[GIVEN PROBLEM]
Please answer these questions using the album review below.
(a) Who produced "Moving On Up"?
(b) Which artist is featured on "Won't Give Up The Danger"?
(c) According to the review, how long has the MC been active?

Off the top, the project is a massive nod to Evidence’s ear for beats and ability to sequence projects to their full potential. He shares production duty with The Alchemist, Nottz, Sebb Bash, Animoss, Mr. Green, V Don, Daringer, Khrysis and EARDRUM in such an organic way one could easily believe Evidence himself produced it solo.

The guests — which include Dilated Peoples brethren DJ Babu on some cuts — also find a way to complement the project with no sense of competition. Instead, features such as Conway The Machine (who appears on the Daringer-produced “Moving On Up”) and Boldy James (who sparkles on the self-produced “All Of That Said”) exude camaraderie and chemistry.

An overwhelming feeling of authenticity is brimming throughout; Ev’s steady, calm flow is packed with bars that showcase growth, maturity and a looming sense of restlessness — walking a tightrope of ambition and personal fulfillment.

One bar on the standout “All Of That Said” is especially poignant: “I wasn’t first in line, I took it slow, did my best through the worst of times.”

Being in the mix with such a consistent catalog (outside of his mainstream foray) has afforded Evidence great comfort in doing things his way — and the current industry is at a point where the indie mindset is reigning supreme.

Unlearning Vol. 1 isn’t as vast and avant-garde of a sonic departure for the slow-flow rapper as its name suggests; there isn’t much in the way of surprises. The love is in the details, though and it’s a pivot in terms of the process.

There aren’t any massive, high-energy singles here and some of the stripped-back elements leave a few songs perhaps a little too raw. The Mr. Green-produced “Won’t Give Up The Danger” featuring Murkage Dave is dope but feels like a reference track for something slightly more fleshed out (sonically).

But considering the inescapable feeling of creative freedom across the LP, it almost seems like that’s the point.

As he raps on the Khyrsis-produced “Talking To The Audience,” “I’d rather hear the emotion in vocals recorded poorly than some clean shit, with no feeling.”

The most significant win is how Ev manages to create an introduction to a post-Weatherman version of himself that captures the energy of a demo tape, paired with the skill and reflective content of a veteran, without sounding strained. Instead — it feels endearingly honest. And for an MC who’s been active for well over two decades, that’s no small feat.

[RECORDED INFORMATION]

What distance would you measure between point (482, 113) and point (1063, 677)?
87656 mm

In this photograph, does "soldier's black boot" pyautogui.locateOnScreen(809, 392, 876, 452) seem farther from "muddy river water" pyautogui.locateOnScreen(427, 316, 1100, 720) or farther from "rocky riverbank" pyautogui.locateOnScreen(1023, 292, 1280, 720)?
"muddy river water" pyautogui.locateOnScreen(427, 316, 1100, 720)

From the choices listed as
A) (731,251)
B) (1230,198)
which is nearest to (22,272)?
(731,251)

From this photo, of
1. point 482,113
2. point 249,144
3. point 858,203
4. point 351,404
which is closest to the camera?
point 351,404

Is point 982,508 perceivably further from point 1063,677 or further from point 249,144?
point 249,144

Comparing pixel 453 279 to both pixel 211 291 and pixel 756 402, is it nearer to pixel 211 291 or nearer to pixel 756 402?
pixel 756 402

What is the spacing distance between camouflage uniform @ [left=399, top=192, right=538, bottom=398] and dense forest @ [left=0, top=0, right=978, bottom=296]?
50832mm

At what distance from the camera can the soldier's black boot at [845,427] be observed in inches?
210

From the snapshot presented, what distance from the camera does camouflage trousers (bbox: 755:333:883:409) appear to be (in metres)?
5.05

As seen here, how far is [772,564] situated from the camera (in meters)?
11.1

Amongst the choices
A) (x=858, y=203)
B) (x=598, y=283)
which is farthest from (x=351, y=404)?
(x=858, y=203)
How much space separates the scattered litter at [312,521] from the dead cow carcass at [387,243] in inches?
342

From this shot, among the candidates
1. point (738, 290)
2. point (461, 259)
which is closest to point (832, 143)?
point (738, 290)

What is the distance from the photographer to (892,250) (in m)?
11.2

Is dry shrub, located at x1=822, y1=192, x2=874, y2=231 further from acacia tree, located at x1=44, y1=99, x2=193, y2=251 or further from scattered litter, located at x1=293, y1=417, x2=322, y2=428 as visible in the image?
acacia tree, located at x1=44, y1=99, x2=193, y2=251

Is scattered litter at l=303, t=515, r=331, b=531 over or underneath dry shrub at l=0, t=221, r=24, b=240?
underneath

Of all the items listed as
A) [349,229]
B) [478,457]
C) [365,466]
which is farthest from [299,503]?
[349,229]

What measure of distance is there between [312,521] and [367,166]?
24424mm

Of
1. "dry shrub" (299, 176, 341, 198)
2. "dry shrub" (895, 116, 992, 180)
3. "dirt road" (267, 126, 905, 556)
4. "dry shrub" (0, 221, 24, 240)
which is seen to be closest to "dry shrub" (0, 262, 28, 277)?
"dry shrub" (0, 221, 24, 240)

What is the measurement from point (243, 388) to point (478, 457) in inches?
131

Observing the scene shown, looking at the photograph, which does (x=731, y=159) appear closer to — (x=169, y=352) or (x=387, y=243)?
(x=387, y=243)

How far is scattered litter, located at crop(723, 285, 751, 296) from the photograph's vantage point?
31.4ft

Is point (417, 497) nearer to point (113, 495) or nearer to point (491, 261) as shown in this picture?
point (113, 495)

[FULL OUTPUT]
(a) Daringer
(b) Murkage Dave
(c) Well over two decades